As I mentioned before, eating disorders are one of the main characteristics for a P.W.S. A syndrome is a group of signs and symptoms that occur together and characterize a disease or disorder. When my son was found to have this syndrome, I tried to keep Michael from getting overweight. The first years were fairly easy because I was with him all the time. Things got more difficult when he was away from me, going to school or visiting friends and family. Even though I explained to them all about his eating problems, it was and is still hard to control his appetite. The best way I found is to keep food out of his reach, and have him on a special diet all the time--watching calories, fats and sugar in every product I purchase. Michael knows that, and he is pretty much aware of what is good or bad for him. Michael, after all these years, has never been overweight. He tries very hard to keep his weight down. One of the things we do is lots of exercise every day. He has been involved in many sports like swimming, soccer, and baseball. He also loves to ride his bike. So far he has not complained about doing much. I think it is because I have worked with him since an early age.

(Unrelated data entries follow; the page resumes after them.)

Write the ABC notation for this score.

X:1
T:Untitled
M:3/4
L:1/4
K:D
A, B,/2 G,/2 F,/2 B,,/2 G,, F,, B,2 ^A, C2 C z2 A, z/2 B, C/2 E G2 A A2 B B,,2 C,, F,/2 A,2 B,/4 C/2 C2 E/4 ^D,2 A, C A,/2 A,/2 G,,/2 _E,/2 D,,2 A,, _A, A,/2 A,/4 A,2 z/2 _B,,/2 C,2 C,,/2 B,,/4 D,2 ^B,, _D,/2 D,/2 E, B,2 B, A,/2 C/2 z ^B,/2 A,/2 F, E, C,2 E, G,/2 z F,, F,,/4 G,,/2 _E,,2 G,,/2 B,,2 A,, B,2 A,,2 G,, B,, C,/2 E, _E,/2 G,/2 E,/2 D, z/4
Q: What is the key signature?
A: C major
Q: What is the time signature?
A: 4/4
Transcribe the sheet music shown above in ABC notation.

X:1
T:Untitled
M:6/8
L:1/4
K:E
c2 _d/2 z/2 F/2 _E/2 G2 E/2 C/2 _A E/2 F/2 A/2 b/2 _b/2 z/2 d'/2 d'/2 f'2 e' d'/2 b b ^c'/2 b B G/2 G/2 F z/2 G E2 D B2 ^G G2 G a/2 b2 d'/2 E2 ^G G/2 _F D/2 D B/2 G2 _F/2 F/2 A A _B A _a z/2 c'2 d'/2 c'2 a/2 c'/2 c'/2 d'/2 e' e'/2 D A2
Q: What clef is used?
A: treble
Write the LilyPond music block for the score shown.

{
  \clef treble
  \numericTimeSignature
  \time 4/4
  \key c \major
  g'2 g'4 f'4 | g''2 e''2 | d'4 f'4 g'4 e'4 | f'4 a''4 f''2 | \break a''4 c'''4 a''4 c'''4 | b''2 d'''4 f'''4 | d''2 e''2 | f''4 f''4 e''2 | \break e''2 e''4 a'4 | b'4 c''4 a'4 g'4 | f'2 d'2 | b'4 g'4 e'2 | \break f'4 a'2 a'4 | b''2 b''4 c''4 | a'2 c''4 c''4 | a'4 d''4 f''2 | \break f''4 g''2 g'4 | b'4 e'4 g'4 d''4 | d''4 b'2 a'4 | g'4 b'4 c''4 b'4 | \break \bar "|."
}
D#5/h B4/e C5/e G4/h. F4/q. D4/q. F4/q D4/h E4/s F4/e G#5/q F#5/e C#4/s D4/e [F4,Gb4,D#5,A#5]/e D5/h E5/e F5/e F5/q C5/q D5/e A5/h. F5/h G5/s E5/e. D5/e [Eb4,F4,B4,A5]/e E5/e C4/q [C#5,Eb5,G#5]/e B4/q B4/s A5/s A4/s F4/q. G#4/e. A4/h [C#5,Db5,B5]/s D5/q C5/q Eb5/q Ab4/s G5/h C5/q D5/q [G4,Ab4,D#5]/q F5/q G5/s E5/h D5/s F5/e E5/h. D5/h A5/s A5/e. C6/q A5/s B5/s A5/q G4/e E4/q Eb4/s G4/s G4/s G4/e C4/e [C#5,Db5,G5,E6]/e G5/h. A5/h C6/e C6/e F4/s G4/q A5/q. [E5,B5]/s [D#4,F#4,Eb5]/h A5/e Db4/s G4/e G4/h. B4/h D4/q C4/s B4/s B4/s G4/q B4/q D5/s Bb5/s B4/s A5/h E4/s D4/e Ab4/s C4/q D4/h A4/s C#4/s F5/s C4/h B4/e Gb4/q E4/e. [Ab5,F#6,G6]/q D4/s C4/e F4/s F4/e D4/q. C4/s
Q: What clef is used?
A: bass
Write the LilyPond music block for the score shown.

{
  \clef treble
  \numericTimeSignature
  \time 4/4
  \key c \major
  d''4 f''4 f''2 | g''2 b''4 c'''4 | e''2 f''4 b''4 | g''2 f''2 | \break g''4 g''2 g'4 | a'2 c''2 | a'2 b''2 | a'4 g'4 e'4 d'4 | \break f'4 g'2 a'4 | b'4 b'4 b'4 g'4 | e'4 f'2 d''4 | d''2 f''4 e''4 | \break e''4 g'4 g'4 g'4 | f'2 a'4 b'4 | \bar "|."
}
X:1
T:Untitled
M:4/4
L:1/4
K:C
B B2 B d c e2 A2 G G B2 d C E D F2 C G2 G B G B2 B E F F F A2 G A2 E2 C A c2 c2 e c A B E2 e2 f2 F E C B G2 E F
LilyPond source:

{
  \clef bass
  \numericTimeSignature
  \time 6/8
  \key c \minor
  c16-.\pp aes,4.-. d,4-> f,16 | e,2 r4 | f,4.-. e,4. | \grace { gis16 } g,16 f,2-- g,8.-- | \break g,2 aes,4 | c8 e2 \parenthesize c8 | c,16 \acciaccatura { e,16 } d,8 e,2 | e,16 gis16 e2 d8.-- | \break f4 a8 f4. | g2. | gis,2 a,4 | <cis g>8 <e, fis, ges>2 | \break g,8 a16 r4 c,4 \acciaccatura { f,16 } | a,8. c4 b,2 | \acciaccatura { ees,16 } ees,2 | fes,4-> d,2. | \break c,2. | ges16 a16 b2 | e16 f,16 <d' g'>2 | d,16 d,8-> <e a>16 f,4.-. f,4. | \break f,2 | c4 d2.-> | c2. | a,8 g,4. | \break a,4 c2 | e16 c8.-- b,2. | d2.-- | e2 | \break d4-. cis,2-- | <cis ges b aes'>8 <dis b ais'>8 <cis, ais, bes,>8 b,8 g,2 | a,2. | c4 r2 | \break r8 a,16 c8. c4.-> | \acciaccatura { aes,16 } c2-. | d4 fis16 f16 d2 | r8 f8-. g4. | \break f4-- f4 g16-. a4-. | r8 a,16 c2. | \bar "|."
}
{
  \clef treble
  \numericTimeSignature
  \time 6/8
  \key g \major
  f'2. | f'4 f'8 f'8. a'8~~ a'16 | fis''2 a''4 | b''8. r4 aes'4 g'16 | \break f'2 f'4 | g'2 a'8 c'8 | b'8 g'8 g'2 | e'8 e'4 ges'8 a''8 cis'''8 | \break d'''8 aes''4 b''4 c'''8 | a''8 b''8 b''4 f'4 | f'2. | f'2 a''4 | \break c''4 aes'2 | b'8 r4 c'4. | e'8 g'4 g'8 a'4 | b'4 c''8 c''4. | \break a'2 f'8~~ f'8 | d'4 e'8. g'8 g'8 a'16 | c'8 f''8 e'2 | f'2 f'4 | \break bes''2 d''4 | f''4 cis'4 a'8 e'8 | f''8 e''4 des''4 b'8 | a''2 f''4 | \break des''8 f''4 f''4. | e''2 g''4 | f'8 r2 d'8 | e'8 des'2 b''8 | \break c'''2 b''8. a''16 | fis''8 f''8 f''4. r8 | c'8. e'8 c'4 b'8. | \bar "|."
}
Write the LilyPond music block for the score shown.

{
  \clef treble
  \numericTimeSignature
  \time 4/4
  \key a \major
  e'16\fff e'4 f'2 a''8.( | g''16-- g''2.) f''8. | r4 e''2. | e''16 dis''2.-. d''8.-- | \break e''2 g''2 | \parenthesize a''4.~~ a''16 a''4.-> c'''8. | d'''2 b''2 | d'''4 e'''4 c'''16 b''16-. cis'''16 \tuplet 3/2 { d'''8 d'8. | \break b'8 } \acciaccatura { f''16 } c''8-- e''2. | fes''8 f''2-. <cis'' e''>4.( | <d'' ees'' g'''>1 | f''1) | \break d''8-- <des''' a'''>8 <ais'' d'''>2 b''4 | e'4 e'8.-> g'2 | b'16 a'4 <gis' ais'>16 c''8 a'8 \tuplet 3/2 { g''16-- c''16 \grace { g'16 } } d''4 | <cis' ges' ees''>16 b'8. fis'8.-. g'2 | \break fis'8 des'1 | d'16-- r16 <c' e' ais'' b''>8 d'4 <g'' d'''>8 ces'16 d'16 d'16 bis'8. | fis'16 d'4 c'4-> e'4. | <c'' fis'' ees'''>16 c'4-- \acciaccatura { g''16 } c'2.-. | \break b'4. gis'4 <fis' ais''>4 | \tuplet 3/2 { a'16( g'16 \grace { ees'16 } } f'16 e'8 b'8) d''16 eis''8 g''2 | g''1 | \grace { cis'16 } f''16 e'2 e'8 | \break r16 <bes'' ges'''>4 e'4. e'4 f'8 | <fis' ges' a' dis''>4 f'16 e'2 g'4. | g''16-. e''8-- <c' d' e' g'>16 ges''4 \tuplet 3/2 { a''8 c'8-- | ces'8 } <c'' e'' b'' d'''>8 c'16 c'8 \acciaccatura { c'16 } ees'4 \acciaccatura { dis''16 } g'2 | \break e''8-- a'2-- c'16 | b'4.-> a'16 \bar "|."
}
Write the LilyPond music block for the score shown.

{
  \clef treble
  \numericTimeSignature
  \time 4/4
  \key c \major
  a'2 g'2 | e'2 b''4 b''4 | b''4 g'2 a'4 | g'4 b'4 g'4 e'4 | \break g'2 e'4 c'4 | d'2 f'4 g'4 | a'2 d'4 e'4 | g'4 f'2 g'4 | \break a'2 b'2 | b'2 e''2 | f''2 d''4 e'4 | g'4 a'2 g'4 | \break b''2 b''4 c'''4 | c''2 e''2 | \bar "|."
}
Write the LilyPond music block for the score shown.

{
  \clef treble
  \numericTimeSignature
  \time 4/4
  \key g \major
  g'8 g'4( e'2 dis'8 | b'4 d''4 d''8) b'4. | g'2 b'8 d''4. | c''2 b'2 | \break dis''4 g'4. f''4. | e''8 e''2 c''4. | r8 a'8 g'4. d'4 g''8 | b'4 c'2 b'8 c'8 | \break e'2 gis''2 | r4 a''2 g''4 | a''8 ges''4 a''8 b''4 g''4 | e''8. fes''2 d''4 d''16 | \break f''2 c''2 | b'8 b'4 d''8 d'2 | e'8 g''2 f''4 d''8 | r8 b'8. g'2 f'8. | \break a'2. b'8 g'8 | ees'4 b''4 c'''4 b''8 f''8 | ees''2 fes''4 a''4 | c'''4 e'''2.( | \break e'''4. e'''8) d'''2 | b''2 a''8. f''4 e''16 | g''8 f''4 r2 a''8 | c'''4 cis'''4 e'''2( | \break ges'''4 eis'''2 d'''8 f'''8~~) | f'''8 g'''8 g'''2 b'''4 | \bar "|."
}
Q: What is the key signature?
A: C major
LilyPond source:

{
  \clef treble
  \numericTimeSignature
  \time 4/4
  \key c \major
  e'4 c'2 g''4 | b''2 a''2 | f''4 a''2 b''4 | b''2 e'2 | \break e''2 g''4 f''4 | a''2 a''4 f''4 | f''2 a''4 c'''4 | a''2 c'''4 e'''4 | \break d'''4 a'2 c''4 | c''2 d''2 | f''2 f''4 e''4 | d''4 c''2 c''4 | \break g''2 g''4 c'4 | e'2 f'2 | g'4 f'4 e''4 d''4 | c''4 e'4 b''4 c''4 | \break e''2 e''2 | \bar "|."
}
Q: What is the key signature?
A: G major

Before giving birth, I was never exposed to such a situation. I never interacted with people with disabilities. I did not ever think or dream that I could be dealing with people with disabilities, much less having one of my own. At the beginning of this situation, I felt that the doctors were making a big mistake, but now I realize that God has given me a very special child to take care of and that I need to be strong and responsible for him. So I learned as much as I could about the syndrome and my child. My only focus was and still is to do my best so he can be his best too.
My husband was with us for a short period of time. After our son was diagnosed with this syndrome, he could not face reality. The fact of having a child with a disability could not be accepted by his family, at least that is the way I saw it. Since that time and eleven years later, I have learned so much about life through my son's disabilities and his wonderful personality that some of the pain and disappointment I once felt about life have disappeared. My son has taught me to be patient, understanding, organized, honest, and many other little qualities that maybe I would never have learned if I had not had him. We also learn to make time to listen to each other too, spend time together, and to appreciate the happy moments we get to have.
The best way to handle this situation is on a daily basis, one day at a time without thinking about the future, with love, lots of dedication, hope, belief in your child, and lots of patience. At home, the rules for good behavior are very important, and a daily diet is also important. Keeping Michael busy and active has helped him and me reach our main goals, and without knowing it we are accomplishing many more. I have never been able to keep him at home with me. He is a very healthy boy, other than his syndrome. He has never been sick. I think that is because his diet has always been well-balanced.
I sometimes daydream and wonder how Michael would be without this syndrome. Would I be the same responsible, patient, organized mother I am now? I think everyone has a purpose in life. A child like Mike makes me realize how beautiful life is, and how important it is not to waste time. Life only gives us one chance to be good, and we need to take advantage of it.